▶
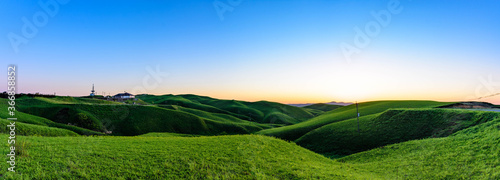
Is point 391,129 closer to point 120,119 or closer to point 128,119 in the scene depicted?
point 128,119

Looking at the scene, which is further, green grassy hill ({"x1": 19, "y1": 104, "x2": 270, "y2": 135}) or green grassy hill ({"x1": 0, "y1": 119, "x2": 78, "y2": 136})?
green grassy hill ({"x1": 19, "y1": 104, "x2": 270, "y2": 135})

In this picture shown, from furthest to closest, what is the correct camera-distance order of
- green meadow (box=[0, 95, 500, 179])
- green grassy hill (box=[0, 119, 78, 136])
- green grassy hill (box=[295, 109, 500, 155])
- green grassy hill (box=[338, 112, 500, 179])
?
green grassy hill (box=[295, 109, 500, 155])
green grassy hill (box=[0, 119, 78, 136])
green grassy hill (box=[338, 112, 500, 179])
green meadow (box=[0, 95, 500, 179])

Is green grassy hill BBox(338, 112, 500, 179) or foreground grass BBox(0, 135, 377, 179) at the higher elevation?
foreground grass BBox(0, 135, 377, 179)

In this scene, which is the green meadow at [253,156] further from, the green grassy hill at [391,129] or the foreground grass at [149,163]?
the green grassy hill at [391,129]

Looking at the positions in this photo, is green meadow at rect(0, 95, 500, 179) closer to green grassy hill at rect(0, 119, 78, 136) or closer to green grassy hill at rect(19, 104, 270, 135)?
green grassy hill at rect(0, 119, 78, 136)

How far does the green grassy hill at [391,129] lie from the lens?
4431 cm

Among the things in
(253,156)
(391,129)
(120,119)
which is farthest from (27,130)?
(391,129)

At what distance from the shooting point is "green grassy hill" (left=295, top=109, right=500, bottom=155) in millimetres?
44312

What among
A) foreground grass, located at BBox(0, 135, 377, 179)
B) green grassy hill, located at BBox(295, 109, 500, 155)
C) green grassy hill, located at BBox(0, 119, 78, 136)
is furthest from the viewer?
green grassy hill, located at BBox(295, 109, 500, 155)

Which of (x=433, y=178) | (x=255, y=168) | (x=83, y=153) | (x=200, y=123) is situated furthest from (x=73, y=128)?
(x=433, y=178)

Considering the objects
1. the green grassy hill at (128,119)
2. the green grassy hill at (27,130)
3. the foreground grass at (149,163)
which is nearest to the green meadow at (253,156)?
the foreground grass at (149,163)

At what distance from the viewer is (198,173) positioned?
1761 cm

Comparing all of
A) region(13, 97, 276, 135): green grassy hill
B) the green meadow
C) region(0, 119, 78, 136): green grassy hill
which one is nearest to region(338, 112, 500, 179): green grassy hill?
the green meadow

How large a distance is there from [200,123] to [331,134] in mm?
62907
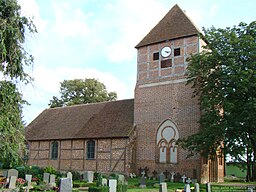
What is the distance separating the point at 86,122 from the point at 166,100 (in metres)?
9.04

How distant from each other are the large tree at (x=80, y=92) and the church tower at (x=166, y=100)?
20405mm

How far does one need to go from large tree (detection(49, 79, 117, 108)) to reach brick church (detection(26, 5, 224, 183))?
1679 cm

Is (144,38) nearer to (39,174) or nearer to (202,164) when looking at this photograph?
(202,164)

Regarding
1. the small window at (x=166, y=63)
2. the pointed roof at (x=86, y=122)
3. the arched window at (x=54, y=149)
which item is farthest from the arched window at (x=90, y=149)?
the small window at (x=166, y=63)

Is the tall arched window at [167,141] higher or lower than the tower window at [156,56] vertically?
lower

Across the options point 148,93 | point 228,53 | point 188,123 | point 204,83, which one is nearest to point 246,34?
point 228,53

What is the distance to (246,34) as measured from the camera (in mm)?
22016

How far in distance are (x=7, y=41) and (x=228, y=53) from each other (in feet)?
50.8

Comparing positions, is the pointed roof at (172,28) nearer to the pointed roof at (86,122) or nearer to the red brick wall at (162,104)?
the red brick wall at (162,104)

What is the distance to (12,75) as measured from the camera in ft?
34.0

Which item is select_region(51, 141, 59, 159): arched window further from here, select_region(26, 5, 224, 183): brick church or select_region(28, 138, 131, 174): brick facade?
select_region(28, 138, 131, 174): brick facade

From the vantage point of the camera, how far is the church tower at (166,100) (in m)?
25.5

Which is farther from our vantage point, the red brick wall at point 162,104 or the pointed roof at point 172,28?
the pointed roof at point 172,28

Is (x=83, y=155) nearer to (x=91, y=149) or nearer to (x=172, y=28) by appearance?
(x=91, y=149)
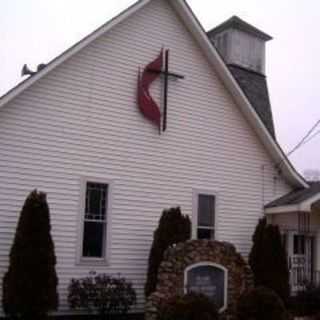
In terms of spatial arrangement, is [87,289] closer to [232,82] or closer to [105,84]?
[105,84]

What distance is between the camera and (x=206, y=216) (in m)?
16.1

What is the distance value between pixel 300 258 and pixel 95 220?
686 centimetres

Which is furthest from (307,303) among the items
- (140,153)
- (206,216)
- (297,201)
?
(140,153)

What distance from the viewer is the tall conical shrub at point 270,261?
51.8ft

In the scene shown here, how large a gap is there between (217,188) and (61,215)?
466cm

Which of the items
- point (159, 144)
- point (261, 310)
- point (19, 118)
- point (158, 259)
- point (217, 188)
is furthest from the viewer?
point (217, 188)

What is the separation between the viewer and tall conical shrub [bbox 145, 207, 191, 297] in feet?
46.0

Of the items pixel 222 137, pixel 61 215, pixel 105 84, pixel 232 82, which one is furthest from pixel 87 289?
pixel 232 82

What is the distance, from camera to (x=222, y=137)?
1644 cm

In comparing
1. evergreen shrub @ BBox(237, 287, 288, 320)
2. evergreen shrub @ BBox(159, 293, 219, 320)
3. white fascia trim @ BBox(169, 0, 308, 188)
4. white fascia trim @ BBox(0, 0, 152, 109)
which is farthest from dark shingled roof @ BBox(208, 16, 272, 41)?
evergreen shrub @ BBox(159, 293, 219, 320)

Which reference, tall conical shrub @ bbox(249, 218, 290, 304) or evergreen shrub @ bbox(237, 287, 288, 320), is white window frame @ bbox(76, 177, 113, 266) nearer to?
◀
GIVEN INSTRUCTION -
Starting at the line containing "What is the separation" and ending with the last line of the entries, give that part as a Markdown table with the columns Row and Line. Put one line in each numbered row and leave out blank lines.

EXERCISE OUTPUT -
| Row | Line |
|---|---|
| 1 | What is the separation between the viewer and tall conical shrub [bbox 145, 207, 191, 297] in feet? |
| 2 | 46.0 |
| 3 | Of the items pixel 222 137, pixel 61 215, pixel 105 84, pixel 232 82, which one is furthest from pixel 87 289? |
| 4 | pixel 232 82 |
| 5 | What is the distance, from camera to (x=222, y=137)? |
| 6 | 1644 cm |
| 7 | In comparing |
| 8 | 1. evergreen shrub @ BBox(237, 287, 288, 320) |
| 9 | 2. evergreen shrub @ BBox(159, 293, 219, 320) |
| 10 | 3. white fascia trim @ BBox(169, 0, 308, 188) |
| 11 | 4. white fascia trim @ BBox(0, 0, 152, 109) |
| 12 | which is farthest from dark shingled roof @ BBox(208, 16, 272, 41)? |
| 13 | evergreen shrub @ BBox(159, 293, 219, 320) |
| 14 | Which reference, tall conical shrub @ bbox(249, 218, 290, 304) or evergreen shrub @ bbox(237, 287, 288, 320), is white window frame @ bbox(76, 177, 113, 266) nearer to? |